-- Opening Marker --
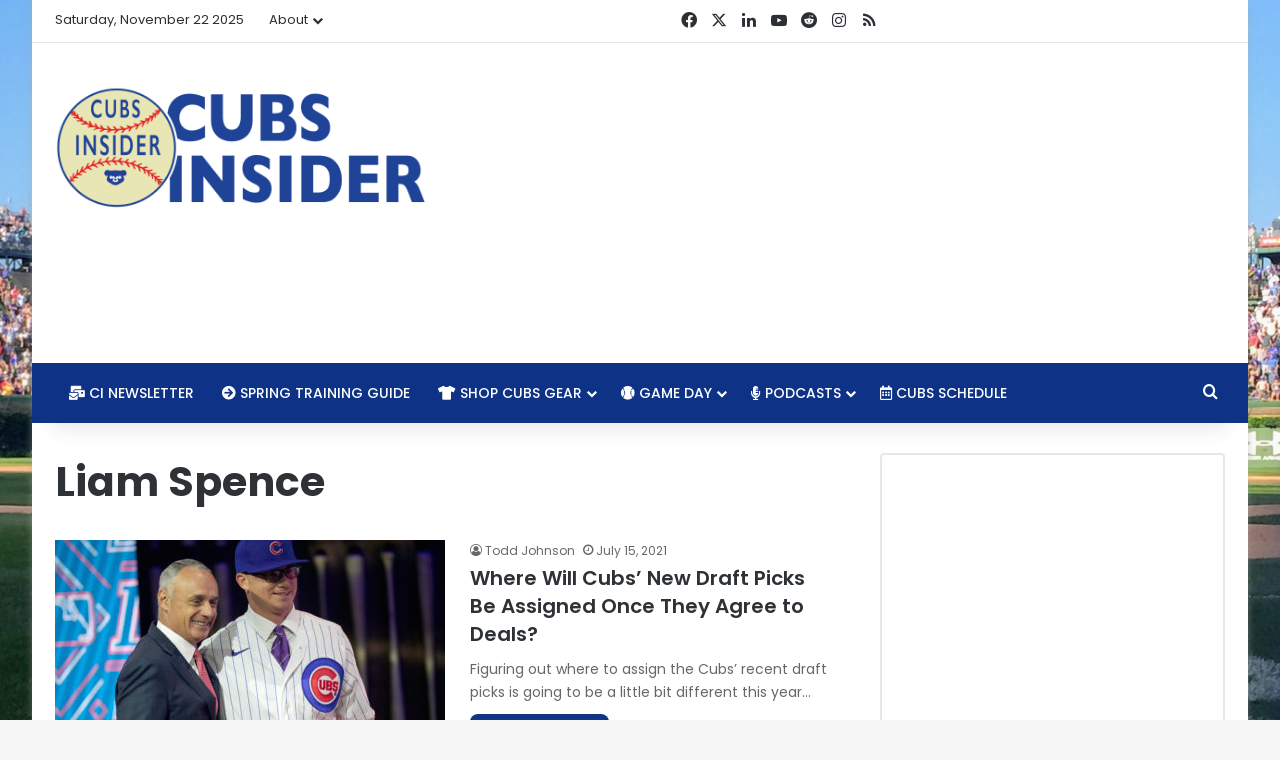

--- FILE ---
content_type: text/html; charset=utf-8
request_url: https://www.google.com/recaptcha/api2/aframe
body_size: 266
content:
<!DOCTYPE HTML><html><head><meta http-equiv="content-type" content="text/html; charset=UTF-8"></head><body><script nonce="xG3awtr-S_n8T5muJhwaKw">/** Anti-fraud and anti-abuse applications only. See google.com/recaptcha */ try{var clients={'sodar':'https://pagead2.googlesyndication.com/pagead/sodar?'};window.addEventListener("message",function(a){try{if(a.source===window.parent){var b=JSON.parse(a.data);var c=clients[b['id']];if(c){var d=document.createElement('img');d.src=c+b['params']+'&rc='+(localStorage.getItem("rc::a")?sessionStorage.getItem("rc::b"):"");window.document.body.appendChild(d);sessionStorage.setItem("rc::e",parseInt(sessionStorage.getItem("rc::e")||0)+1);localStorage.setItem("rc::h",'1763835702240');}}}catch(b){}});window.parent.postMessage("_grecaptcha_ready", "*");}catch(b){}</script></body></html>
-- Closing Marker --
PROBLEM DESCRIPTION ::
Every line from the one containing "request_url: https://www.google.com/recaptcha/api2/aframe" through the end of the data must be repeated exactly, and no other line.

ANSWER BOX ::
request_url: https://www.google.com/recaptcha/api2/aframe
body_size: 266
content:
<!DOCTYPE HTML><html><head><meta http-equiv="content-type" content="text/html; charset=UTF-8"></head><body><script nonce="xG3awtr-S_n8T5muJhwaKw">/** Anti-fraud and anti-abuse applications only. See google.com/recaptcha */ try{var clients={'sodar':'https://pagead2.googlesyndication.com/pagead/sodar?'};window.addEventListener("message",function(a){try{if(a.source===window.parent){var b=JSON.parse(a.data);var c=clients[b['id']];if(c){var d=document.createElement('img');d.src=c+b['params']+'&rc='+(localStorage.getItem("rc::a")?sessionStorage.getItem("rc::b"):"");window.document.body.appendChild(d);sessionStorage.setItem("rc::e",parseInt(sessionStorage.getItem("rc::e")||0)+1);localStorage.setItem("rc::h",'1763835702240');}}}catch(b){}});window.parent.postMessage("_grecaptcha_ready", "*");}catch(b){}</script></body></html>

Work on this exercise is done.